FILE /etc/lxc/lxc-usernetAdd allocations for the lxc-dnscrypt user to add 1 veth device on the lxbr0 bridge.
lxc-dnscrypt veth lxcbr0 1

Sub UID and GID mapping

Once the user has been created, subUIDs and subGIDs must be mapped.

Current mappings can be checked with:

user $cat /etc/subuid
larry:100000:65536
lxc-dnscrypt:165536:65536
user $cat /etc/subgid
larry:100000:65536
lxc-dnscrypt:165536:65536
Tip
A set of 65536 UIDs and GIDs are allocated by default when a new user is created.

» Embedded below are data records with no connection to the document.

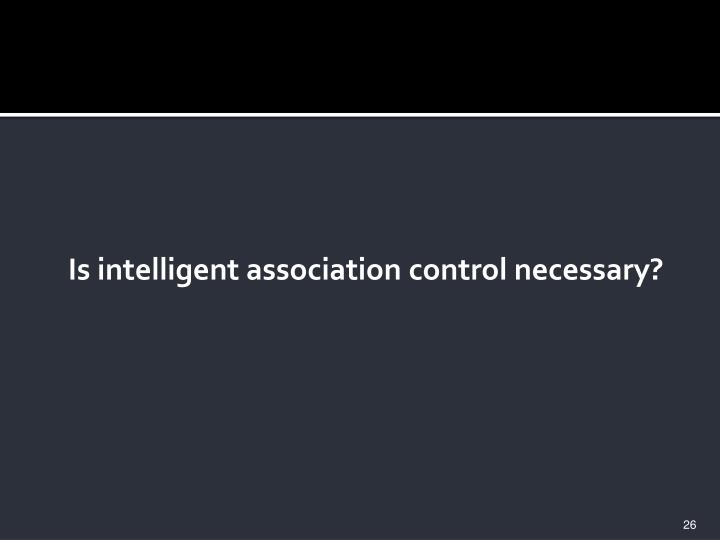 Is intelligent association control necessary?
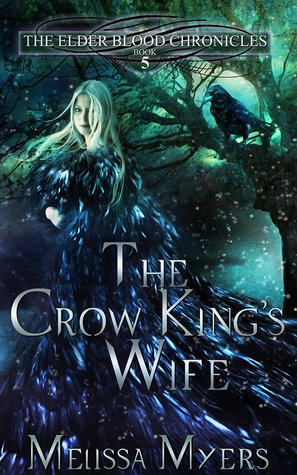 The Crow Kings Wife (The Elder Blood Chronicles #5)  by  Melissa Myers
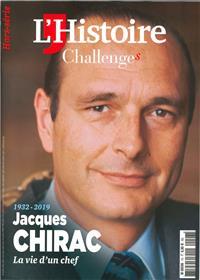 L´Histoire - Challenges HS N°7 - 1932-1019  Jacques Chirac la vie d´un chef - septembre 2019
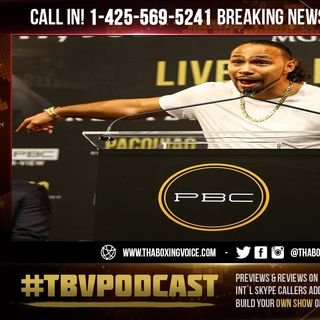 ☎️Keith Thurman Live: Is He Fighting Terence Crawford🤷🏽‍♂️Or Is Bud Fighting Manny Pacquiao❓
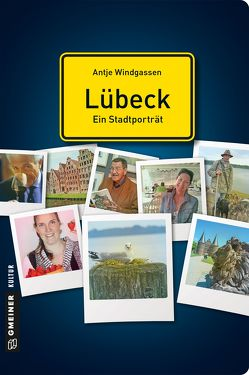 Lübeck – ein Stadtporträt von Windgassen,  Antje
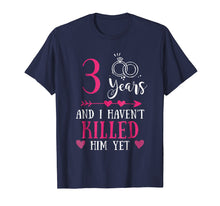 Load image into Gallery viewer, 3rd Wedding Anniversary Shirt, 3 Years Marriage Gift For Her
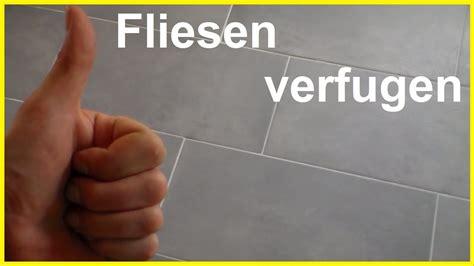 Verfugen Bodenfliesen by Fliesen Fugen Fliesen Verfugen How To Grout Tiles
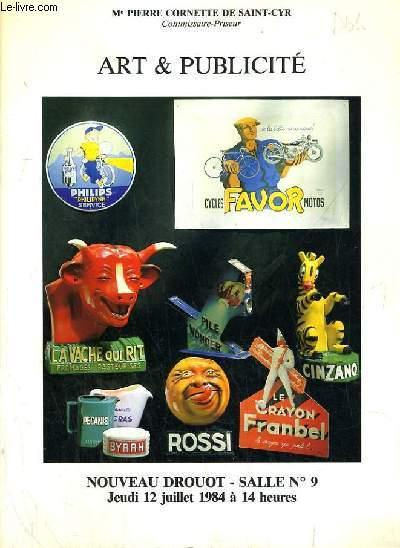 CATALOGUE DE VENTE AU ENCHERE - NOUVEAU DROUOT -  ART & PUBLICITE - SALLE 9 - 12 JUILLET 1984.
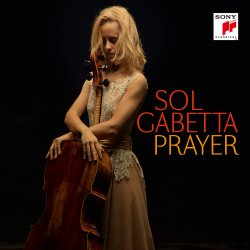 Prayer - Sol Gabetta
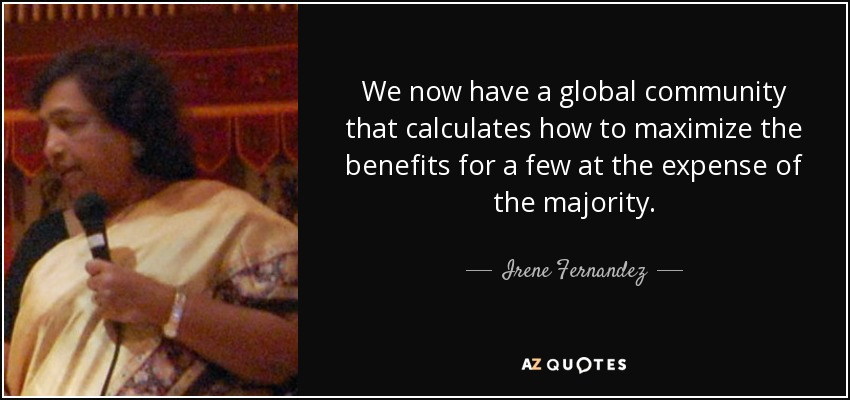 We now have a global community that calculates how to maximize the benefits for a few at the expense of the majority. - Irene Fernandez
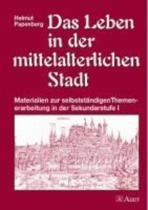 Das Leben in der mittelalterlichen Stadt
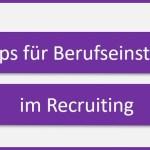 Welche Tipps möchte ich Berufseinsteigern im Recruiting mitgeben?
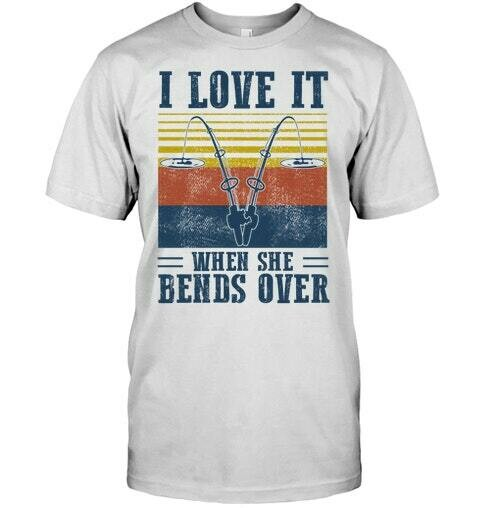 I Love It When She Bends Over Fishing Vintage Shirt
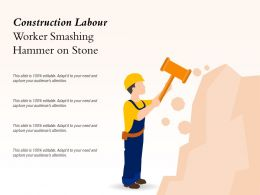 Construction Labour Worker Smashing Hammer On Stone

Default container configuration creation

LXC does not create user configuration by default, ~/.config/lxc may need to be created:

user $mkdir --parents ~/.config/lxc

Adding the user ID map information is a good base:

FILE ~/.config/lxc/default.confAdd user ID maps to the default container configuration file
lxc.idmap = u 0 165536 65536
lxc.idmap = g 0 165536 65536

Guest configuration

Guest Filesystem Creation

To create the base container fileystem, to be imported with the local template, emerge can be used:

root #emerge --verbose --ask --root /path/to/build/dir category/packagename
Tip
Emerging @system or at the very least, sys-libs/glibc makes sense in most cases.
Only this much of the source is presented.